Advisor Edison Helped Ceder Stay on Degree Track

By Bill Wax, Communications Director

The journey was personal for each of the 475 individuals who crossed the platform to receive their Bellevue University degrees at winter commencement exercises January 31.

Navigating relocations, job changes, family, marriage and life issues all while completing a college degree can be stressful, according to Kellye Ceder of Omaha. The working wife and mother of four credits her academic advisor, Amanda Edison, for the encouragement and advice necessary to complete her B.S. in Computer Information Systems degree.

“I was ready to quit a couple of times,” Ceder recalled, “but she (Edison) said ‘No, we’ve got this.’ She was really a counselor for me as well as an advisor. I was having some family and personal issues then, and having someone caring about me at that point in time was huge! At one point, I spent half an hour on the phone in the car in the parking lot at work in Nashville, talking to Amanda and crying.”

“As I recall, there were a lot of two-way emails and some phone tag,” said Edison, adding that trust is a key to a good advisor-student relationship. “The more you build that trust, you can be a little more up-front with them, professionally, of course, but reminding them they’ve invested a lot already. I like to ask a lot of personal questions—about where they work, their kids, marriage. It helps me to see what’s on their plate.

“Advising has changed at Bellevue University over the past two years,” Edison said. “It’s more proactive now. We touch base regularly with the students, at least every 90 days. In my opinion, the Academic Advising group has done a great job in thinking about how to be more creative in outreach and finding the best method to contact the students.”

OLYMPUS DIGITAL CAMERA Winter graduate Kellye Ceder, right, chatted with Mary Dobransky, CST Dean, left, and Amanda Edison, her Academic Advisor, during the pre-commencement Open House event January 30. 

Ceder and her family lived in Texas when she began her quest for a degree several years ago. She contacted the University on the recommendation of a brother who was a student at the time.

From Texas, Ceder’s next stop was Nashville, then Omaha, all while continuing her Bellevue University studies online. The Ceders have four children, a daughter who will graduate from Millard North High School in May, and three sons, ages 15, 13, and 7. “Before I started, my kids were like, ‘I’m not going to college.’ But I think seeing me do it at this point in life helped to encourage them to get a degree themselves.”“I called Bellevue University and asked if I had to provide my previous University’s transcript.  Seriously, I failed everything in the first attempt at college. Did I have to include those grades?
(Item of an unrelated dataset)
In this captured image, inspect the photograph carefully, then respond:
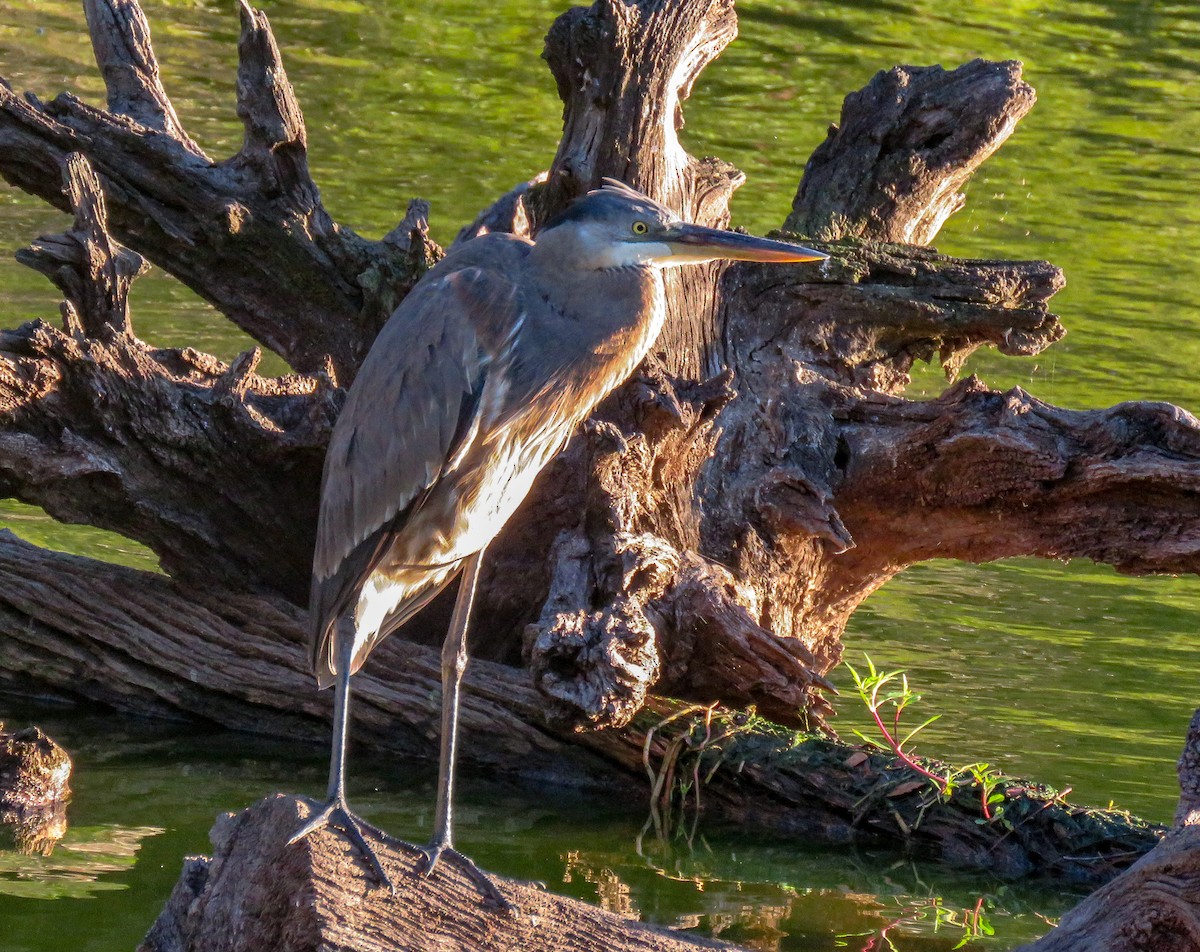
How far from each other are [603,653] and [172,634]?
5.78ft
They said ‘No.’ I could start from scratch.”

Ceder said her husband, Brad, was her number one supporter as she approached the finish line of her quest for a degree. “I wasn’t planning to participate in commencement exercises, but he said ‘You can still go.’ Family came from out of town to attend.”

Recently, her newly acquired bachelor’s degree in hand, Ceder was promoted to Manager of the IT QA department at Schneider Electric, in Omaha. “That’s really the frosting on the cake, when students or alumni get a promotion and can see their education is paying off,” said Mary Dobransky, Dean of the College of Science and Technology.

“It’s why I do what I do,” Edison added, “helping people to get past the moment they’re in and achieve their goal. Having a belief in that person is key, I think.” On the eve of winter commencement, she said the ceremony would be bittersweet for her. After more than two years as an academic advisor, she recently accepted a promotion to Adjunct Faculty Manager in the College of Science and Technology and will no longer have daily contact with students.